TenggaraNews.com, KENDARI, Pasca Pelantikan H. Ali Mazi dan Dr. H. Lukman Abunawas (Aman) sebagai Gubernur dan Wakil Gubernur Provinsi Sulawesi Tenggara (Sultra) Periode 2018-2023, berbagai harapan muncul dari sejumlah kalangan kepada gubernur tersebut, agar tetap melanjutkan cita-cita pemerintahan diera sebelumnya.

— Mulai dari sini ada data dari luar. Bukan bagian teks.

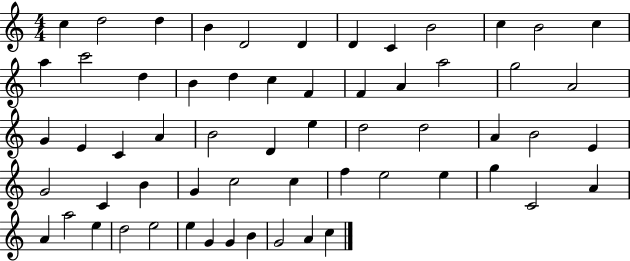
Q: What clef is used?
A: treble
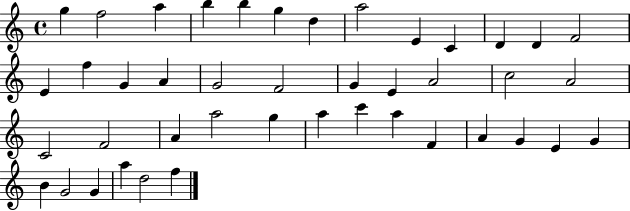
G5/q F5/h A5/q B5/q B5/q G5/q D5/q A5/h E4/q C4/q D4/q D4/q F4/h E4/q F5/q G4/q A4/q G4/h F4/h G4/q E4/q A4/h C5/h A4/h C4/h F4/h A4/q A5/h G5/q A5/q C6/q A5/q F4/q A4/q G4/q E4/q G4/q B4/q G4/h G4/q A5/q D5/h F5/q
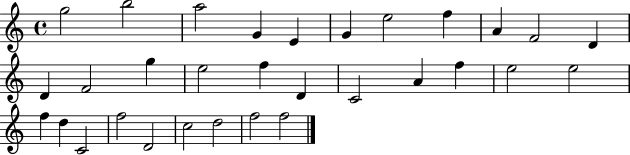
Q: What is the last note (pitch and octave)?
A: F5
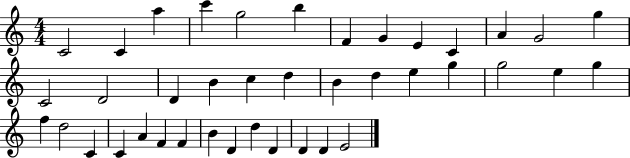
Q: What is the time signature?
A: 4/4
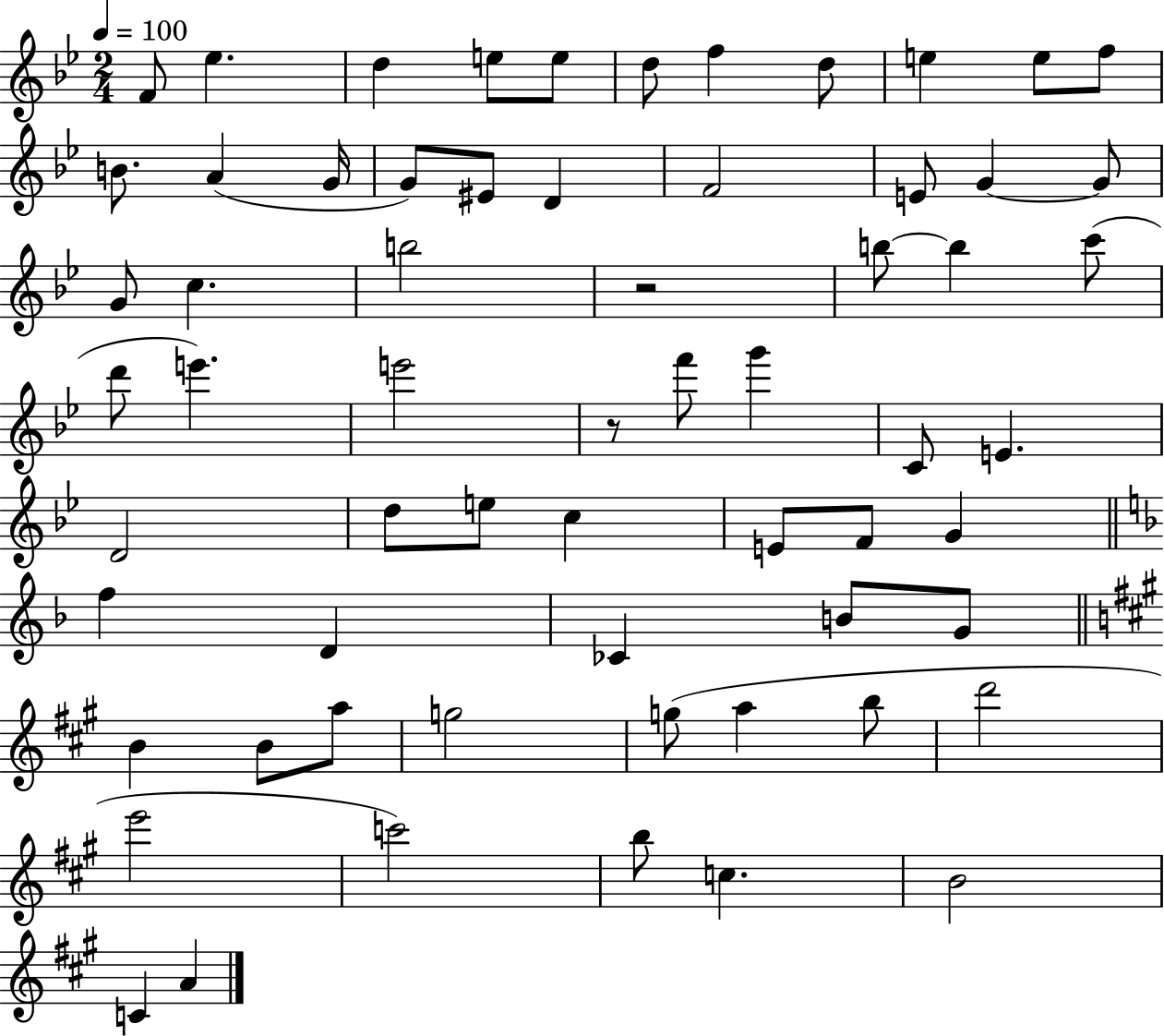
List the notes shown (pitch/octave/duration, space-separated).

F4/e Eb5/q. D5/q E5/e E5/e D5/e F5/q D5/e E5/q E5/e F5/e B4/e. A4/q G4/s G4/e EIS4/e D4/q F4/h E4/e G4/q G4/e G4/e C5/q. B5/h R/h B5/e B5/q C6/e D6/e E6/q. E6/h R/e F6/e G6/q C4/e E4/q. D4/h D5/e E5/e C5/q E4/e F4/e G4/q F5/q D4/q CES4/q B4/e G4/e B4/q B4/e A5/e G5/h G5/e A5/q B5/e D6/h E6/h C6/h B5/e C5/q. B4/h C4/q A4/q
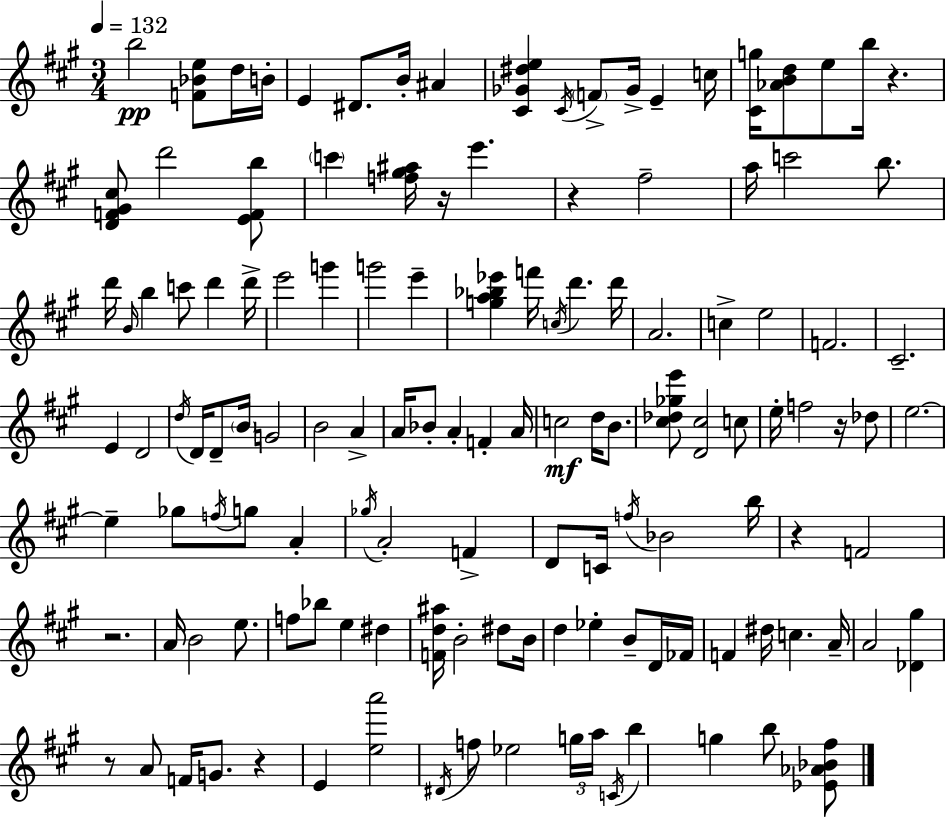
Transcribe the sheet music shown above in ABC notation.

X:1
T:Untitled
M:3/4
L:1/4
K:A
b2 [F_Be]/2 d/4 B/4 E ^D/2 B/4 ^A [^C_G^de] ^C/4 F/2 _G/4 E c/4 [^Cg]/4 [_ABd]/2 e/2 b/4 z [DF^G^c]/2 d'2 [EFb]/2 c' [f^g^a]/4 z/4 e' z ^f2 a/4 c'2 b/2 d'/4 B/4 b c'/2 d' d'/4 e'2 g' g'2 e' [ga_b_e'] f'/4 c/4 d' d'/4 A2 c e2 F2 ^C2 E D2 d/4 D/4 D/2 B/4 G2 B2 A A/4 _B/2 A F A/4 c2 d/4 B/2 [^c_d_ge']/2 [D^c]2 c/2 e/4 f2 z/4 _d/2 e2 e _g/2 f/4 g/2 A _g/4 A2 F D/2 C/4 f/4 _B2 b/4 z F2 z2 A/4 B2 e/2 f/2 _b/2 e ^d [Fd^a]/4 B2 ^d/2 B/4 d _e B/2 D/4 _F/4 F ^d/4 c A/4 A2 [_D^g] z/2 A/2 F/4 G/2 z E [ea']2 ^D/4 f/2 _e2 g/4 a/4 C/4 b g b/2 [_E_A_B^f]/2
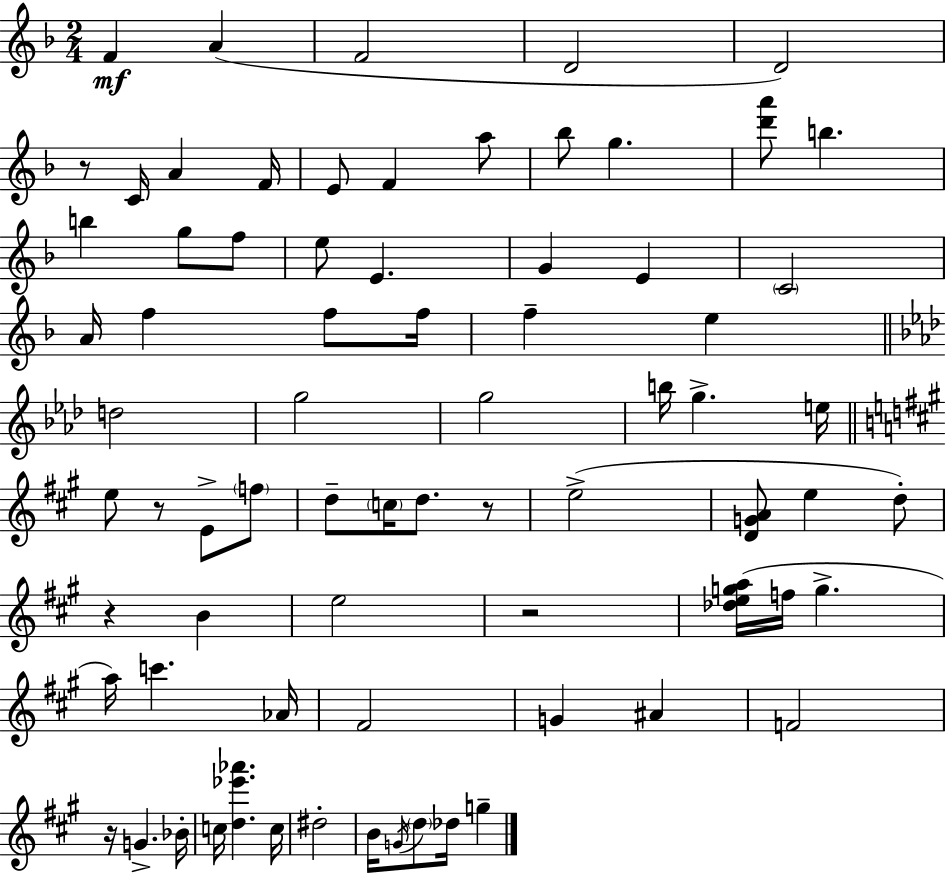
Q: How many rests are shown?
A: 6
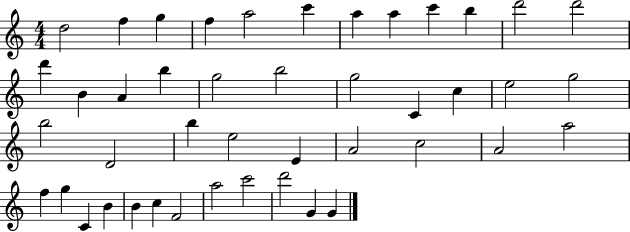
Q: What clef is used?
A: treble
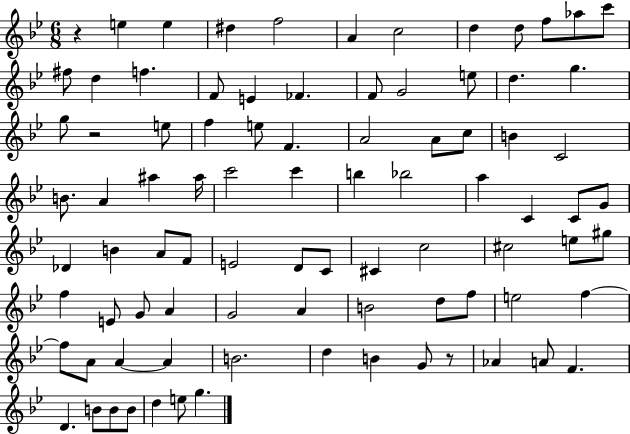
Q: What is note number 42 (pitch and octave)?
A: C4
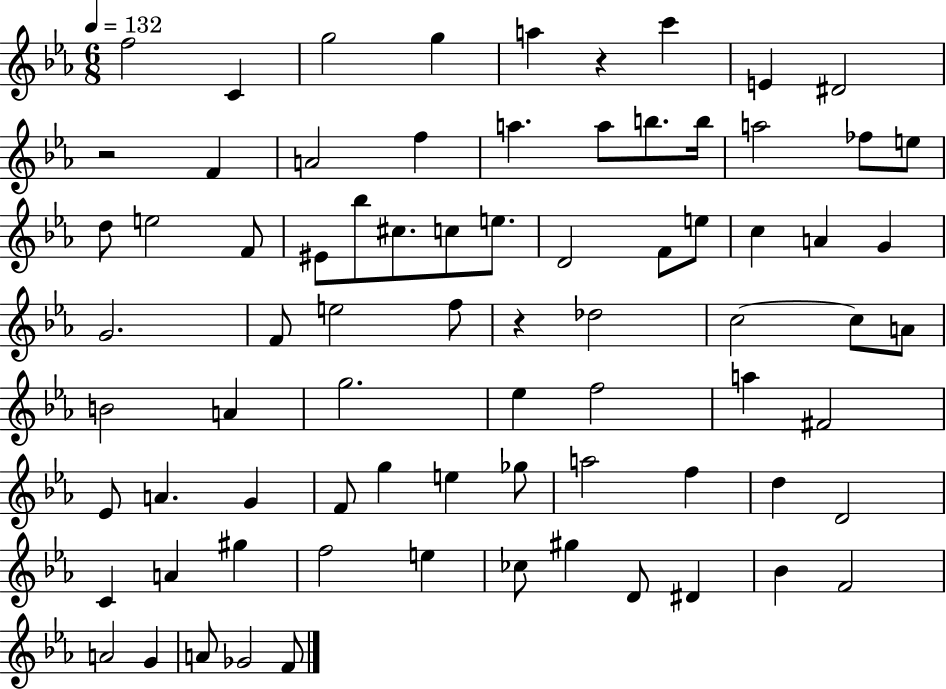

Salah satunya datang dari aktivis Sultra, Muhamad Ikram Pelesa yang mengharapkan kepada Pemprov Sultra agar tidak berhenti mengusulkan bumi anoa menjadi kawasan ekonomi khusus dalam bidang pertambangan.
Selama ini, kata Ikram (sapaan akrabnya), sumber daya tambang yang melimpah di Sultra belum dikelola dengan optimal, sehingga kontribusinya minim bagi kesejahteraan daerah.
“Kami mengharapkan agar Pemprov. Sultra tetap mengawal Sultra menjadi kawasan ekonomi khusus dalam bidang pertambangan,” ujar Fungsionaris PB HMI Bidang Lingkungan Hidup ini.
Menurut Ikram, Sultra mengandalkan tiga jenis bahan tambang utama, yakni nikel, emas dan aspal. Ia juga menyatakan, jika kekayaan alam tersebut dikelola dalam suatu kawasan ekonomi khusus (KEK), industri tambang akan dijalankan secara terpadu dengan tetap menjaga aspek ekologi.
”Kami meminta pemprov Sultra agar dapat mengusulkan kembali kepada pemerintah pusat, sebuah KEK berbentuk badan otorita kawasan industri pertambangan,” pintanya.
Dikatakannya, pengelolaan dalam KEK itu, dimaksudkan untuk memberi nilai tambah bagi hasil perut bumi Sultra, yang selama ini tidak begitu berdampak pada pertumbuhan ekonomi masyarakat Sultra. Salah satunya adalah pertambangan nikel yang lebih banyak menjual dalam bentuk ore (bijih) yang harganya rendah di pasaran.
Lebih lanjut, Ikram menjelaskan, dalam konsep KEK, hasil tambang nikel tidak lagi dijual dalam wujud bahan mentah, tetapi harus diolah setidaknya menjadi feronikel. Pengolahan lanjutan juga akan menimbulkan efek domino ekonomi, salah satunya penciptaan lapangan kerja.
Ikram juga menambahakan, pemerintah perlu memerhatikan berbagai aspek sebelum mewujudkan gagasan KEK pertambangan di Sultra, terutama kegiatan pasca tambang, sehingga ekonomi di daerah tersebut tidak mati ketika pembangunan pascatambang telah terrencanakan dengan baik
”Jangan sampai ini juga mengulangi kegagalan pengelolaan KEK dalam dunia pertambangan, seperti yang terjadi di daerah lainnya dengan ekonomi mati ketika pembangunan pascatambang tidak direncanakan,” tutupnya.